Kondisi Masyarakat di Eropa tidak memperlihatkan suasana berbeda dibulan Ramadan.  Secara umum tidak ada yang berubah, semuanya berjalan seperti hari-hari sebelumnya. Di jalanan masih tetap ramai, di tempat-tempat umum tidak ada perobahan suasana, warung-warung buka seperti biasanya dan pertokoan juga tetap menjual barang yang mereka biasa jajakan.

Taman-taman masih rapi seperti biasanya.  Bahkan di musim panas yang bagi masyarakat Eropa adalah surga karena dapat menikmati panas matahari, mereka tetap menggunakan pakaian minim dan terbuka.  Mereka sengaja berjemur di taman-taman ruang terbuka. Inilah tantangan maksiat mata bagi orang yang yang berpuasa di musim panas di Eropa.

Namun bila kita perhatikan lebih cermat dan masuk lebih dalam ke tempat dan lokasi yang mayoritas penduduknya migran dari negara muslim, akan terasa ada bedanya. Di perkampungan muslim Maroko dan Turki di Amsterdam, Utrecht, Den Haag, Rotterdam terrasa ada suasana Ramadhan. Mesjid menawarkan acara buka bersama.  Tidak jarang pula mesjid dan musollah di Belanda ‘membuka pintu’ bagi warga non-muslim untuk berbuka bersama. Undangan itu merupakan anjuran dari pemerintah Belanda dengan tujuan untuk saling mengenalkan warga dari berbagai budaya dan agama.
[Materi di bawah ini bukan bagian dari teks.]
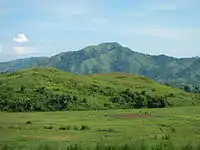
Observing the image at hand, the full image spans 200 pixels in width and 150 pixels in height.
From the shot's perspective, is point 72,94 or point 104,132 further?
point 72,94

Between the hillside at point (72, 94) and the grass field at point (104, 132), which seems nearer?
the grass field at point (104, 132)

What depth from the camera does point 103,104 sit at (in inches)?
3713

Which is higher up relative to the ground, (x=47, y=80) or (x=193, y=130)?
(x=47, y=80)

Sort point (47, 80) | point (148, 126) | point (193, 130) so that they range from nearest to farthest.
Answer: point (193, 130)
point (148, 126)
point (47, 80)

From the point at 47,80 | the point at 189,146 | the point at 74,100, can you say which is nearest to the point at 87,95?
the point at 74,100

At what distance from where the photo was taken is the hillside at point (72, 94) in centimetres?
9125

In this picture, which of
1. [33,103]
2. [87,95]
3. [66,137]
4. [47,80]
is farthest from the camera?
[47,80]

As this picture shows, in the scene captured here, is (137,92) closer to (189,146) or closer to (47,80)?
(47,80)

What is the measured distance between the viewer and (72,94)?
9612 centimetres

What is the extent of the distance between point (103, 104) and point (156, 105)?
1326 cm

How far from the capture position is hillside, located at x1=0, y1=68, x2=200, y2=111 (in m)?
91.2

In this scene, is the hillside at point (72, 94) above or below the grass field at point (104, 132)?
above

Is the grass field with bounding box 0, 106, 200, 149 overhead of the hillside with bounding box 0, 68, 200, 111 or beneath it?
beneath

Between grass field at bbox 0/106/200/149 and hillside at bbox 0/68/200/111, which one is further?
hillside at bbox 0/68/200/111
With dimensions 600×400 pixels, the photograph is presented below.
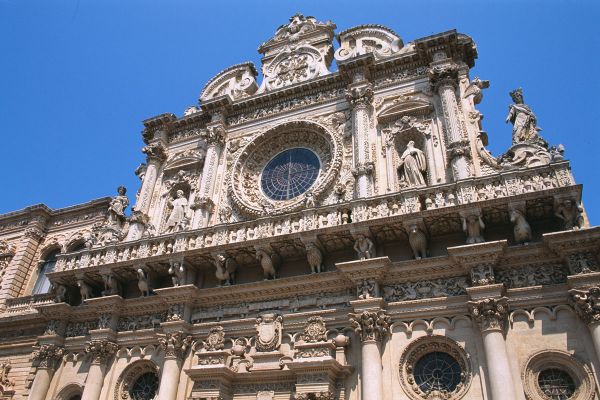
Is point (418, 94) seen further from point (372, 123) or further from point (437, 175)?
point (437, 175)

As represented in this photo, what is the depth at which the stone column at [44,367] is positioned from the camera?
14859mm

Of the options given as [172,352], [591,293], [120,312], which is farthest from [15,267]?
[591,293]

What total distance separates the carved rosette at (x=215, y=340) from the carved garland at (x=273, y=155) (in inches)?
151

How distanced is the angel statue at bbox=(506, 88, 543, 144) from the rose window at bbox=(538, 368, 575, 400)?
5.88 meters

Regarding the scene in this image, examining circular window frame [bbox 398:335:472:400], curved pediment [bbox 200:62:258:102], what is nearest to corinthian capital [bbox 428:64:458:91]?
curved pediment [bbox 200:62:258:102]

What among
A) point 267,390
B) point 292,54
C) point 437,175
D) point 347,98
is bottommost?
point 267,390

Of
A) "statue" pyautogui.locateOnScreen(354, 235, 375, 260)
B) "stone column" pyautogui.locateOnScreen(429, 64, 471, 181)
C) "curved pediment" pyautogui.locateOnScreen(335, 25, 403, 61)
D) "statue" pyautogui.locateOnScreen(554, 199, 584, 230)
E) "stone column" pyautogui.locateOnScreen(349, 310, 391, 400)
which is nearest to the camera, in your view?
"statue" pyautogui.locateOnScreen(554, 199, 584, 230)

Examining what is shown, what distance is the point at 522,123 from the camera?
13.3 m

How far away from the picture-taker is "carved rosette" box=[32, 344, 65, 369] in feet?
50.3

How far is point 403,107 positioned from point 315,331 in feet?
25.1

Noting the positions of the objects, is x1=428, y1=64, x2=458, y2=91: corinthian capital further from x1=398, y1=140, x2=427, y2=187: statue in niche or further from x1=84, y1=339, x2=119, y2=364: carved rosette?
x1=84, y1=339, x2=119, y2=364: carved rosette

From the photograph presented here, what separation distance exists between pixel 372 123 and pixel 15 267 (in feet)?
53.6

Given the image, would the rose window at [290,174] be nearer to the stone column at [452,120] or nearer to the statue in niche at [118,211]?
the stone column at [452,120]

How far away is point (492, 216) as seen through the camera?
11.7m
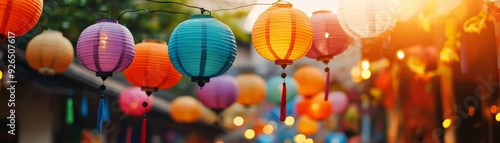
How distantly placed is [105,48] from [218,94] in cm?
329

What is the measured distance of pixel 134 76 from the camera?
17.4 feet

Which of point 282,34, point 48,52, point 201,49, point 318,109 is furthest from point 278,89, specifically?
point 201,49

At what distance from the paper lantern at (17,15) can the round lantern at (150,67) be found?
48.2 inches

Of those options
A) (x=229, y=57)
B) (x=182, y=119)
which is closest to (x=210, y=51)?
(x=229, y=57)

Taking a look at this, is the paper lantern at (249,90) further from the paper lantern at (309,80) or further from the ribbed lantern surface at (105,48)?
the ribbed lantern surface at (105,48)

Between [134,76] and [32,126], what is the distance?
5.49m

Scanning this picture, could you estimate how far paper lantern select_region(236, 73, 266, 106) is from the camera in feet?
28.5

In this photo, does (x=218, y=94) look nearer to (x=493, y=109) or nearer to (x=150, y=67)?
(x=150, y=67)

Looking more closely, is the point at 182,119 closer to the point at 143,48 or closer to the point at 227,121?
the point at 143,48

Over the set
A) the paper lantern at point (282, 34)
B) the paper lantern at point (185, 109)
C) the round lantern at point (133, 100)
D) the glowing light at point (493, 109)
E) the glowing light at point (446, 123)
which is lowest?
the paper lantern at point (185, 109)

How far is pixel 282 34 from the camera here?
4.75 meters

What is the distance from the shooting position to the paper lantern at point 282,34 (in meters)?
4.74

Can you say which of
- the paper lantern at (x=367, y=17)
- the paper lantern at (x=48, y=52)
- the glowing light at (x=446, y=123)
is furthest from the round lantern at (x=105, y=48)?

Di saat bulan Ramadhan, pertokoan menjual barang kebutuhan Tajil atau buka puasa. Korma dari berbagai bentuk dan harga terpampang di dekat kasa. Buah-buahan segar seperti Semangka dan Melon bertumpukan di keranjang dan peti. Semua tersaji di trotoar depan toko migran.   Makan sahur di bulan Ramadhan berlangsung biasa saja, tidak terdengar suara panggilan dari speaker masjid ataupun teriakan petugas ronda.

Setelah sahur dan imsak, kemudian dilanjutkan dengan sholat Subuh. Di Indonesia biasanya banyak orang berbondong-bondong pergi ke masjid. Pengalaman dari beberapa teman yang pertama kali puasa di Maastricht, mereka tidak sholat Subuh berjamaah di masjid. Barangkali karena faktor suhu udara yang sangat dingin di pagi hari dan jarak dengan masjid yang cukup jauh, menyebabkan mereka mengurungkan niat pergi ke masjid namun melakukan sholat subuh di kamar masing-masing.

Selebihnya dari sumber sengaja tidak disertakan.